Trump prétend faire œuvre de paix par un retrait affiché d’une bonne partie de l’aide américaine à l’Ukraine, mais après avoir pris soin d’imposer à Zelensky un « contrat » pour s’assurer la mainmise sur les richesses minières du pays. Si les grandes puissances occidentales, dont la France de Macron, alliées dites historiques des États-Unis, se disent dépitées par le lâchage américain, leurs marchands de canons Dassault ou Rheinmetall peuvent se féliciter que l’alliance militaire de l’Otan continue de pousser à des dépenses militaires de 5 % des PIB, afin que l’Europe finance l’engagement militaire ukrainien.

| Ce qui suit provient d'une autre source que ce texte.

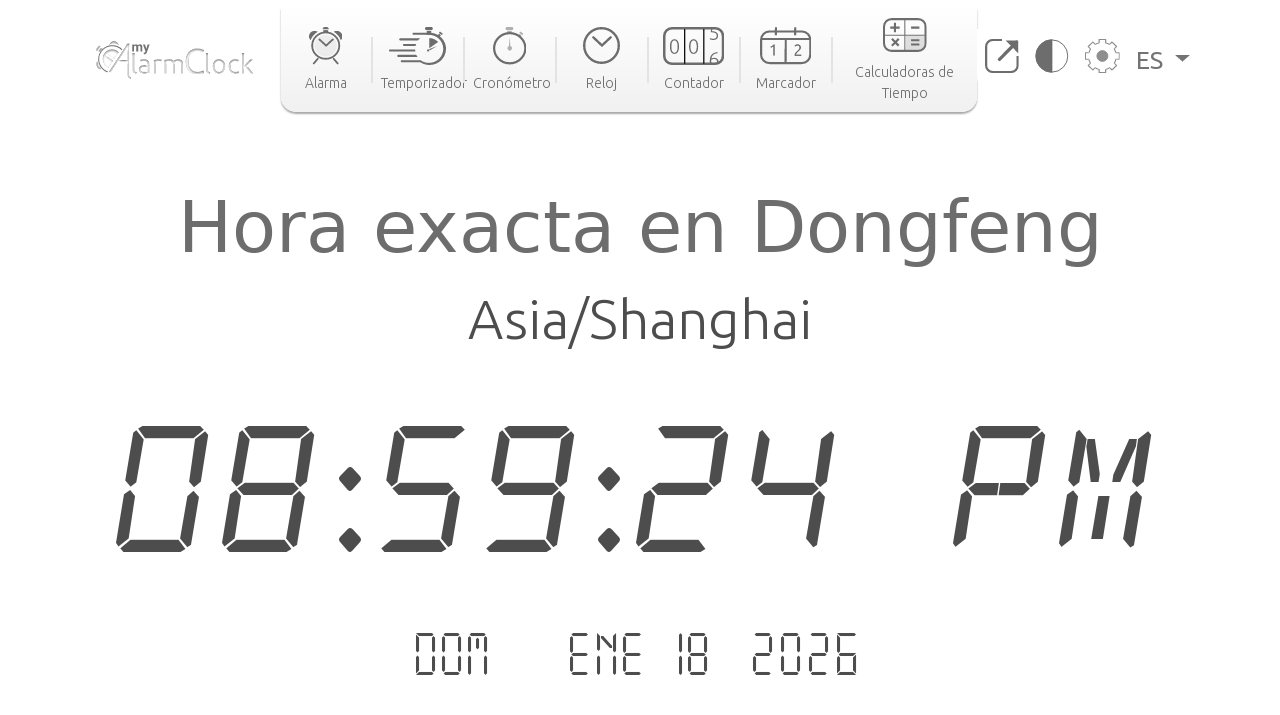

--- FILE ---
content_type: text/html; charset=utf-8
request_url: https://www.google.com/recaptcha/api2/aframe
body_size: 267
content:
<!DOCTYPE HTML><html><head><meta http-equiv="content-type" content="text/html; charset=UTF-8"></head><body><script nonce="pxWx_OfUnpMTwWTYLCLUsg">/** Anti-fraud and anti-abuse applications only. See google.com/recaptcha */ try{var clients={'sodar':'https://pagead2.googlesyndication.com/pagead/sodar?'};window.addEventListener("message",function(a){try{if(a.source===window.parent){var b=JSON.parse(a.data);var c=clients[b['id']];if(c){var d=document.createElement('img');d.src=c+b['params']+'&rc='+(localStorage.getItem("rc::a")?sessionStorage.getItem("rc::b"):"");window.document.body.appendChild(d);sessionStorage.setItem("rc::e",parseInt(sessionStorage.getItem("rc::e")||0)+1);localStorage.setItem("rc::h",'1768741164626');}}}catch(b){}});window.parent.postMessage("_grecaptcha_ready", "*");}catch(b){}</script></body></html>

--- FILE ---
content_type: text/css
request_url: https://cdn.my-alarm-clock.com/static/myalarmclock/css/city-time.e292c6e3.css
body_size: 1018
content:
@font-face{font-family:alarm-clock;src:url("https://cdn.my-alarm-clock.com/static/myalarmclock/fonts/alarm-clock.ttf") format("truetype");font-display:swap}@font-face{font-family:date-clock;src:url("https://cdn.my-alarm-clock.com/static/myalarmclock/fonts/display-free-tfb.ttf") format("truetype");font-display:swap}.time-difference-divider{height:100%;width:4px;background-color:#4a9cd5;z-index:10;right:40%}.bar-pad{width:80%}.tz-diff-left-side{right:52%}.tz-diff-right-side{left:52%}.time-difference-bar{height:30px;background-color:#e9e9e9}.time-difference-value{height:30px;color:#434343;font-family:Ubuntu,serif;font-size:18px;font-weight:300;margin-bottom:1rem!important}.tz-diff-row-selected{border:2px solid #4a9cd5}.city-name-div{width:20%;height:30px}.city-name-div a{color:#434343;font-size:18px;font-weight:300;font-family:Ubuntu,serif;text-decoration:none}.city-name-div a:hover{color:grey}.current-city-line{background-color:#4a9cd5}.timezone-sentence-card{mergin-top:1rem!important;background-color:#fff;padding-left:1rem;padding-top:1rem;padding-bottom:1rem;font-weight:700}.action-btn{width:auto;font-family:Ubuntu,serif;font-weight:300;border-radius:15px;background:linear-gradient(180deg,#fff 0,#f1f1f1 100%);box-shadow:0 2px 2px 0 rgba(0,0,0,.2)}.action-btn:hover{box-shadow:0 2px 2px 0 rgba(0,0,0,.35)}.world-map{position:relative;height:460px!important}.map-div{position:relative;background-color:#dbdbdb}.map-card{background-color:#fff!important;position:absolute;bottom:0;left:5px;border:solid 10px #fff}.radio-div{position:relative}.radios-card{padding-top:.5rem!important;padding-bottom:.5rem!important;margin-left:6%;width:43%;background-color:rgba(255,255,255,.65);position:absolute;top:0;bottom:0;height:100%}@media (min-width:768px){.radio-img{width:50px;height:50px}}@media (min-width:992px){.radio-img{width:80px;height:80px}}@media (min-width:1200px){.radio-img{width:120px;height:120px}}.radio-name{text-decoration:none;color:#434343;font-family:Ubuntu,serif;font-weight:300;font-size:7px}@media (min-width:992px){.radio-name{font-size:10px}}@media (min-width:1200px){.radio-name{font-size:16px}}.map-card-bullets{font-family:Ubuntu,serif;font-weight:300}.map-card-title{font-family:Ubuntu,serif;font-weight:700}.secondary-title{font-weight:700;color:#525252}.city-country-blue{font-size:30px;font-weight:700;color:#4a9cd5}.view-mode-link{color:#4a9cd5;text-decoration:underline}.fav-city-card{height:110px;border-radius:16px;background-color:#f8f8f8;position:relative}.fav-city-card div{width:100%;height:2px;background-color:#fff}.fav-city-card .city-name{font-size:1rem;text-decoration:none;color:#6d6d6d}.fav-city-card .city-name:hover{color:grey;text-decoration:underline}.tz-card-close-btn{width:25px!important;height:25px!important;border-radius:25px;background-color:#b0b0b0!important;position:absolute;top:-10px;right:-10px;display:flex;align-items:center;justify-content:center}.tz-card-close-btn:hover{background-color:#c02b2b!important}@media (min-width:768px){#fav-cities{height:114px}}.fav-city-card-dark{background-color:#0f0f0f!important}.solar-time-div{position:relative}.solar-noon-div{position:absolute;top:30%;left:0;right:0}.day-length-div{position:absolute;bottom:12%;left:0;right:0}.sunrise-div{position:absolute;bottom:-27%;left:4%}@media (min-width:768px){.sunrise-div{bottom:-20%}}@media (min-width:992px){.sunrise-div{bottom:-17%}}@media (min-width:1200px){.sunrise-div{bottom:-14%}}.sunset-div{position:absolute;bottom:-27%;right:4%}@media (min-width:768px){.sunset-div{bottom:-20%}}@media (min-width:992px){.sunset-div{bottom:-17%}}@media (min-width:1200px){.sunset-div{bottom:-14%}}.solar-image-text{font-family:Ubuntu,serif;font-size:10px}@media (min-width:768px){.solar-image-text{font-size:15px}}@media (min-width:768px){.city-h1{font-size:3.5rem}}@media (min-width:1200px){.city-h1{font-size:4.5rem}}div.jqcloud{font-family:Ubuntu;font-size:10px}div.jqcloud a{font-size:inherit;text-decoration:none}div.jqcloud span.w10{font-size:590%}div.jqcloud span.w9{font-size:540%}div.jqcloud span.w8{font-size:490%}div.jqcloud span.w7{font-size:440%}div.jqcloud span.w6{font-size:390%}div.jqcloud span.w5{font-size:340%}div.jqcloud span.w4{font-size:290%}div.jqcloud span.w3{font-size:240%}div.jqcloud span.w2{font-size:190%}div.jqcloud span.w1{font-size:140%}div.jqcloud{color:#525252}div.jqcloud a{color:inherit}div.jqcloud a:hover{color:grey}div.jqcloud a:hover{color:grey}div.jqcloud span.w10{color:#525252}div.jqcloud span.w9{color:#525252}div.jqcloud span.w8{color:#525252}div.jqcloud span.w7{color:#525252}div.jqcloud span.w6{color:#525252}div.jqcloud span.w5{color:#525252}div.jqcloud span.w4{color:#525252}div.jqcloud span.w3{color:#525252}div.jqcloud span.w2{color:#525252}div.jqcloud span.w1{color:#525252}div.jqcloud{overflow:hidden;position:relative}div.jqcloud span{padding:0}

Cela n’a rien à voir avec l’intérêt des classes populaires ukrainiennes qui paient tragiquement le prix de cette guerre, mais tout avec les carnets de commande des marchands d’armes européens et américains (auxquels les Européens achètent beaucoup).
Quant à Zelensky, sa politique est de plus en plus agressive contre des classes populaires où il capture littéralement de la chair à canon. Les capitalistes ukrainiens dont il est le serviteur, de leur côté, deviennent les rois du drone. L’Ukraine en fabrique et en exporterait vers les pays du Golfe. Au détriment de l’Ukraine qui en serait privée ? Non, car ça rapporte, donc ça aiderait à produire davantage d’armes et à mieux se défendre.
Guerre sans fin, profits capitalistes sans fin… c’est la situation contre laquelle les travailleurs et les peuples de tous les pays doivent s’unir et se dresser.